Exercise set:
A - Reproduce word for word everything in the exoplanet passage from "Researchers from University" down to "these planets' surfaces.".
B - Write the next portion of the exoplanet passage, starting after its final sentence.

Many of the extrasolar planets discovered so far are gas giants orbiting close to their parent star. Rocky Earth-like planets are hard to spot, leading to uncertainty about how many Earth-like planets may exist.

Researchers from University of California, Berkeley, and University of Hawaii, Manoa, used data from the Kepler space telescope, now crippled with its four-year mission at an end, to search for planets with radii one to two times that of Earth and receiving between one and four times the stellar irradiation received on Earth. Stellar irradiation may determine whether water could exist as a liquid on these planets' surfaces.

Researchers have previously combed through more than 42,000 stars that are like the Sun or slightly cooler and smaller, and discovered 600 likely planets, including 10 with radii and stellar irradiation similar to those of Earth.

Accounting for missed planets, the researchers concluded that about 22 percent of all Sun-like stars in the galaxy may be orbited by Earth-size planets receiving Earth-like levels of stellar energy, within the so-called habitable zone.

Dataset section:
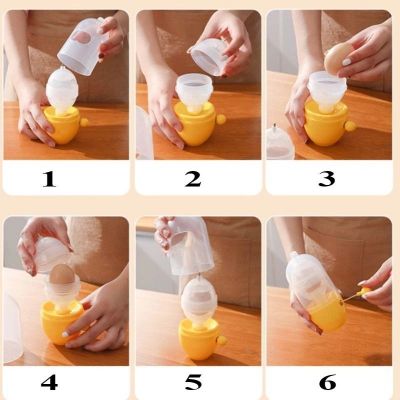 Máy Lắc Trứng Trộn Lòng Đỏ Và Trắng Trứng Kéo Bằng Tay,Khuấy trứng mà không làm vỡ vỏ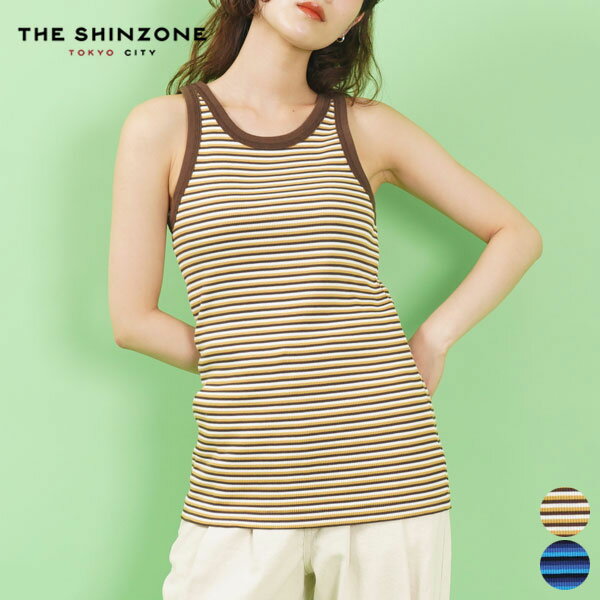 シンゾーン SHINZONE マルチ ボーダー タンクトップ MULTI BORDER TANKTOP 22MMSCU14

Numbered responses:
A -
Researchers from University of California, Berkeley, and University of Hawaii, Manoa, used data from the Kepler space telescope, now crippled with its four-year mission at an end, to search for planets with radii one to two times that of Earth and receiving between one and four times the stellar irradiation received on Earth. Stellar irradiation may determine whether water could exist as a liquid on these planets' surfaces.

B -
"What this means is, when you look up at the thousands of stars in the night sky, the nearest sun-like star with an Earth-size planet in its habitable zone is probably only 12 light years away and can be seen with the naked eye. That is amazing," UC Berkeley graduate student Erik Petigura, who led the analysis of the Kepler data, said in a statement.

"With this result we've come home, in a sense, by showing that planets like our Earth are relatively common throughout the Milky Way galaxy," said Andrew Howard, a former UC Berkeley post- doctoral fellow who is now on the faculty of the Institute for Astronomy at the University of Hawaii.

The researchers cautioned that Earth-size planets in Earth-size orbits are not necessarily hospitable to life, even if they orbit in the habitable zone of a star where the temperature is not too hot and not too cold.

The findings were published on-line in the U.S. journal Proceedings of the National Academy of Sciences.